£1.2bn top fund manager: ‘Ryanair nosedived – but I’ve bought more shares’

Ryanair remains more profitable per customer than its rivals, says Rory Powe Credit: Rex Features

Professional investors are tipping the Continent as one of the bright spots for 2018 as the Eurozone puts its problems behind it and outshines Britain and America.

Telegraph Money last spoke to Rory Powe, manager of the top performing £1.2bn Man GLG Continental European Growth fund, before the EU referendum.

Here he explains how Brexit has made Europe stronger, why he’s buying more Ryanair shares, and names the tech stock that’s trebled in value in less than two years.

Why are fund managers talking up Europe so much?

The positive sentiment is because European economies are recovering. The Eurozone grew by about 2.4pc in 2017 and should grow by the same amount in 2018. It is no longer a global laggard, it’s matching growth achieved in the US. Unemployment is declining, earnings are growing.

And the economic growth is not accompanied by inflationary pressures. 

Europe went through its own crisis in 2011-12. Never say never, but we are past the point where it looks like some countries might fall out of the Eurozone. 

Has Brexit had any impact on the portfolio so far?

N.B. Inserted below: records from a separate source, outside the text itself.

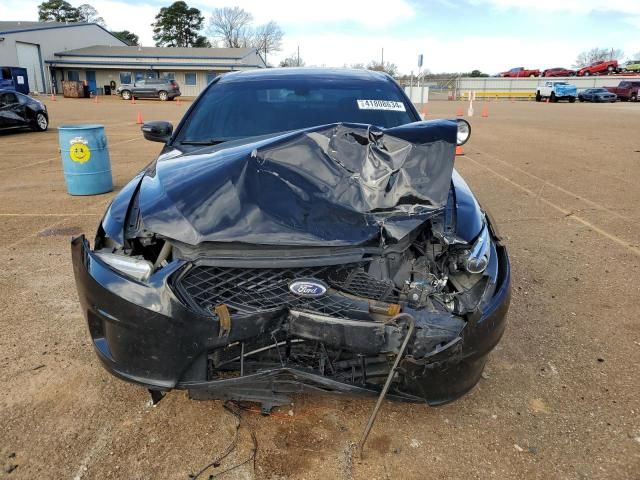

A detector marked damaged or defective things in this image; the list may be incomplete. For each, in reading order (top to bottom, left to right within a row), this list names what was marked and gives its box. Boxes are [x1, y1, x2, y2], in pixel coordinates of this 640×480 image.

damaged grille [172, 260, 398, 316]
severely damaged ford [71, 68, 510, 412]
detached bumper [71, 236, 510, 404]
front-end collision damage [72, 119, 510, 408]
crumpled hood [138, 120, 458, 248]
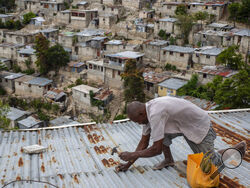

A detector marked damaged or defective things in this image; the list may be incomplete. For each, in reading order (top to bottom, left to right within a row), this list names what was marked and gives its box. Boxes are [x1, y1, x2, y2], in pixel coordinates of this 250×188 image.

rusty tin roof [0, 108, 249, 187]
rusty metal sheet [0, 109, 249, 187]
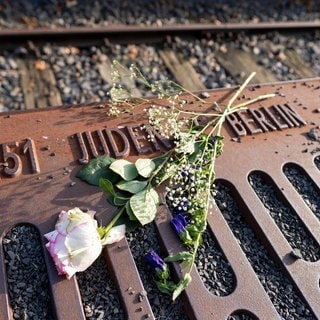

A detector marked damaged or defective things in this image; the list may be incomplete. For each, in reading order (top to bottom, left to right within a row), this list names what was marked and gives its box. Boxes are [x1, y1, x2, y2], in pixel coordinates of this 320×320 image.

rusty metal grate [0, 79, 320, 318]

It has had very little impact or influence on our activity. About 70pc of the portfolio is in global companies, where the UK is a relatively small market. Where companies are more exposed to Britain they’ve either got natural hedges to the pound or they’ve been able to raise prices. The decision to leave actually galvanised the EU and, paradoxically, made it less likely that other countries would crash out.

What is your strategy?

We apply an uncompromising approach to investing in companies with formidable competitive advantages – firms with the staying power to thrive in most economic circumstances. The fortunes of these companies do not rely on a strong European economy. About three quarters of the firms in the portfolio are valued at more than $5bn (£3.7bn).

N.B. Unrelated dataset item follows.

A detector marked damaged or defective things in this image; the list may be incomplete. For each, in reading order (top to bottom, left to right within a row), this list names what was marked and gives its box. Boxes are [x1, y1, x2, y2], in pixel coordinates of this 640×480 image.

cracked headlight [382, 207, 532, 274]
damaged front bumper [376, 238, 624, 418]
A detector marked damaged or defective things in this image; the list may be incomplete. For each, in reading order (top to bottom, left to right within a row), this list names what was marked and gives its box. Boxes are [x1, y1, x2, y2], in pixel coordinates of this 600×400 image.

When I took over the fund [in 2014] it had more than 200 positions and I cut them to around 30 names. There’s an intellectual bottleneck: at more than 40 it becomes difficult for me to really understand each company.

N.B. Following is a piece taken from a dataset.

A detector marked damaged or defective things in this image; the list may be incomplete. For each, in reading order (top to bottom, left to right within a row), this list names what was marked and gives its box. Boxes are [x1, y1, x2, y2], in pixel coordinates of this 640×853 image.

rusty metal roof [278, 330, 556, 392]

Are there any sectors you avoid?

Financials are under-represented. Too many firms are reliant on the underlying economies and their margins rely too heavily on interest rates. I want to avoid firms on the consumer front line as much as possible, as that’s where price compression is most evident.

Unemployment is still high and consumers are better equipped with price and quality transparency than ever before. That means they have the power and being on the front line is one of the most hostile places to be. That’s where Amazon is eating many lunches. 

What is your biggest bet at the moment?

Ryanair is my biggest position and it has struggled recently – but we’ve added to it. That’s a good example of where we’re expressing our conviction.

We think the reaction to its recent pilot rostering issue has been understandable but has been exaggerated. We don’t see its cost advantages being eroded materially – it remains more profitable per customer than its rivals.

What has been your most successful investment?

The Swiss firm VAT has contributed the most to the fund. It makes vacuum valves for semiconductors. Today’s market is about “miniaturisation” and that’s driven by demand from things such as mobile phones. VAT is the market leader, about eight times bigger than its nearest rival. We bought when it floated in March 2016 at below 50 Swiss francs (£38); it’s now roughly tripled to about 150.

And your worst investment?

Last year, Criteo, an ecommerce marketing company, was a very costly mistake. We invested in December 2016 and the share price has fallen by 40pc since then. I invested because it’s the leader in “retargeting”, an area of digital marketing.

But Apple made changes that mean about a fifth of Criteo’s revenue is likely to disappear. 

The lesson here is that when you’re up against a giant like Apple, it can move the goalposts and upend the business model. This is the problem with technology, it’s so fast moving. I’ve aggressively reduced our position.

Is your own money in the fund?

Yes, and my family’s. More than half of my wealth is in three funds across GLG.